[Work required] Say whether each statement below agrees with the text on BullMQ notification batching, answering yes or no and quoting the words in the text that settle it: (a) BullMQ's rate limiter caps Slack webhook deliveries at 100 per second per workspace; (b) BullMQ is backed by PostgreSQL; (c) the text advises sending emails inline with the request handler.

[Provided passage]
******
Linear + BullMQ for notification batching

Linear (the project management tool) uses BullMQ (Node.js, Redis-backed) for their issue sync and Slack notification jobs. When a user imports 10,000 Jira issues into Linear, 10,000 notification jobs queue simultaneously. BullMQ's built-in rate limiter caps Slack webhook deliveries at 100/second per workspace, preventing Linear from hitting Slack's rate limits during bulk imports. Without rate limiting, the same import that completes in 2 minutes triggers 10,000 Slack messages delivered in 30 seconds — Slack throttles the workspace and no notifications arrive for the rest of the hour.

Anti-Patterns

Blocking the HTTP response for slow work

Generating PDFs, sending emails, or calling payment APIs inline with the request handler. One slow operation degrades the entire request pool. Return 202 and process asynchronously.
******
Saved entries
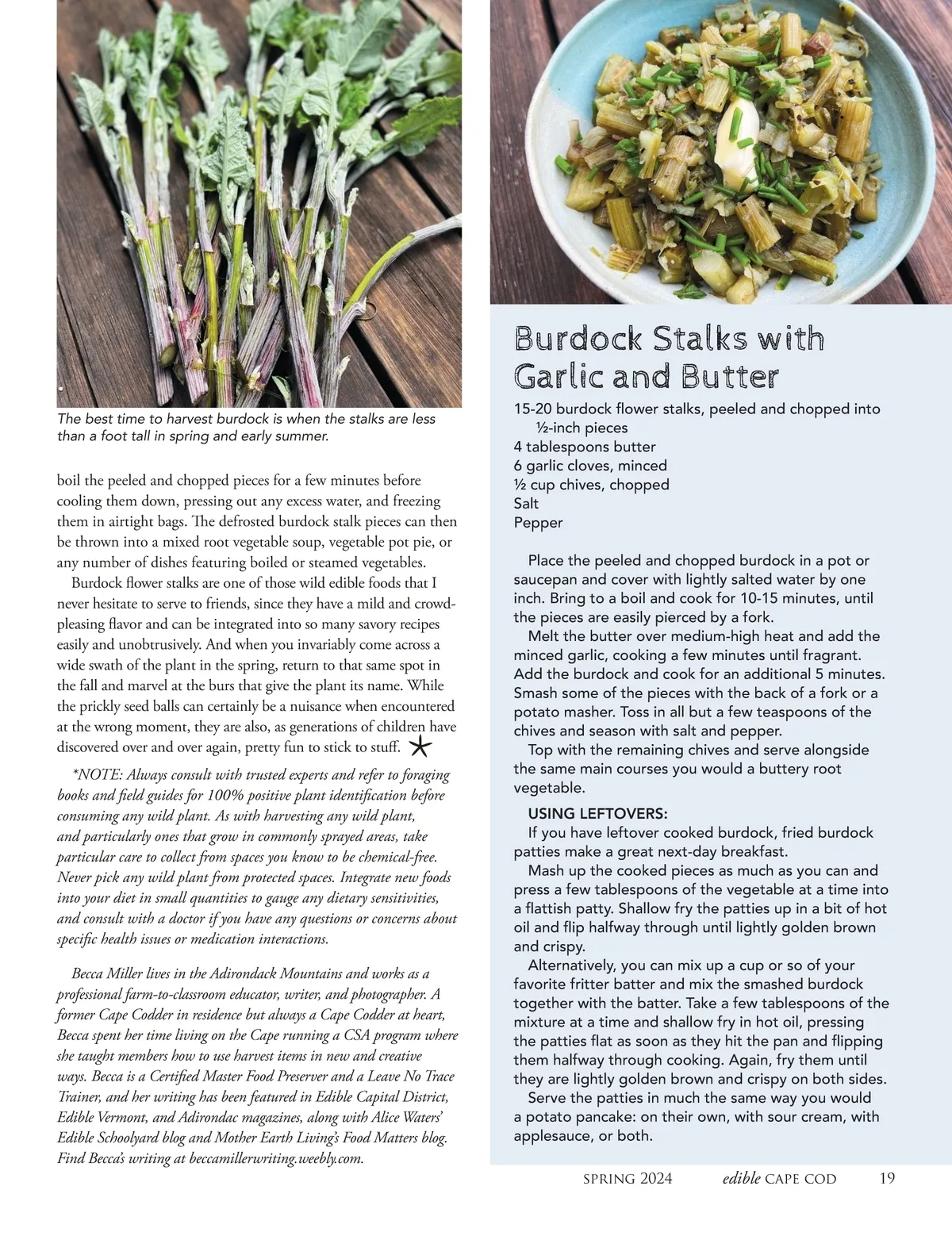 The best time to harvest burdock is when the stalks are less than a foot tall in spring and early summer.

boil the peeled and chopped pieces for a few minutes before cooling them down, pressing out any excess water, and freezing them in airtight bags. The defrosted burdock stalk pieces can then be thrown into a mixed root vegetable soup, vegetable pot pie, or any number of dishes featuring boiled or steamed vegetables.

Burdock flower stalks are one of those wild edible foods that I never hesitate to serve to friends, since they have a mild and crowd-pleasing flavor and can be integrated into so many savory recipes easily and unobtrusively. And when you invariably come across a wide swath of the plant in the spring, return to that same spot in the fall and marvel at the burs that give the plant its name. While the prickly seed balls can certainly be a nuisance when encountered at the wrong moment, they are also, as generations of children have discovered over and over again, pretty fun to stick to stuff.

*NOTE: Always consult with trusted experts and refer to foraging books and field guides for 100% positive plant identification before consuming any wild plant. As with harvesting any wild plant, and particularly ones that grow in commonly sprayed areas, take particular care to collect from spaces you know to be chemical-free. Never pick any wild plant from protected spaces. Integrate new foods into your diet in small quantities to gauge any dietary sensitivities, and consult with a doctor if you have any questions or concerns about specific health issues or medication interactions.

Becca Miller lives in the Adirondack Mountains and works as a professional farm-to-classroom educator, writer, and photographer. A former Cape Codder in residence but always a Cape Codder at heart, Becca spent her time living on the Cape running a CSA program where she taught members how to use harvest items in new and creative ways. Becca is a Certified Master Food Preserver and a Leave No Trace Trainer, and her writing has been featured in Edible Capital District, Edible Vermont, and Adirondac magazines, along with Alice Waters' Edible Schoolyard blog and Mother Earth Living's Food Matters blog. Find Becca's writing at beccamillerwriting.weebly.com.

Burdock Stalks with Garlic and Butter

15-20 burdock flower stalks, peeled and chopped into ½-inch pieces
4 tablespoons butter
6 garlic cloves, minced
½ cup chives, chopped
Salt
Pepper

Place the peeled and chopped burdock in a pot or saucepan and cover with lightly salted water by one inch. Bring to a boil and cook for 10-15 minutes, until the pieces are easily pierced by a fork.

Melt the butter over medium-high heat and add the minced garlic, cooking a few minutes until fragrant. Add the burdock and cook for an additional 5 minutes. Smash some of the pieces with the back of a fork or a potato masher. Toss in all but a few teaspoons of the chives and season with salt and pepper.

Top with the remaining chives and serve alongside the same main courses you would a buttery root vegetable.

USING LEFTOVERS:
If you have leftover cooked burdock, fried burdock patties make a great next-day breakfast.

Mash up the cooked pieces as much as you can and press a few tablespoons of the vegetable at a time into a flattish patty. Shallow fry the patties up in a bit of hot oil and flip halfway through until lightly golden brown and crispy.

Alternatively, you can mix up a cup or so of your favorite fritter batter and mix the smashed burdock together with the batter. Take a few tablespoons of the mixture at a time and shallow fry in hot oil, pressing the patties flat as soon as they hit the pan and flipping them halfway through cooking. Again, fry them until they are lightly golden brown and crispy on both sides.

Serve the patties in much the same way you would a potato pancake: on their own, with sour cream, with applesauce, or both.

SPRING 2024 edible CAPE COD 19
******
[Result of the task]
(a) Yes: "BullMQ's built-in rate limiter caps Slack webhook deliveries at 100/second per workspace"
(b) No: "BullMQ (Node.js, Redis-backed)"
(c) No: "Generating PDFs, sending emails, or calling payment APIs inline with the request handler" is listed under "Anti-Patterns", followed by "Return 202 and process asynchronously."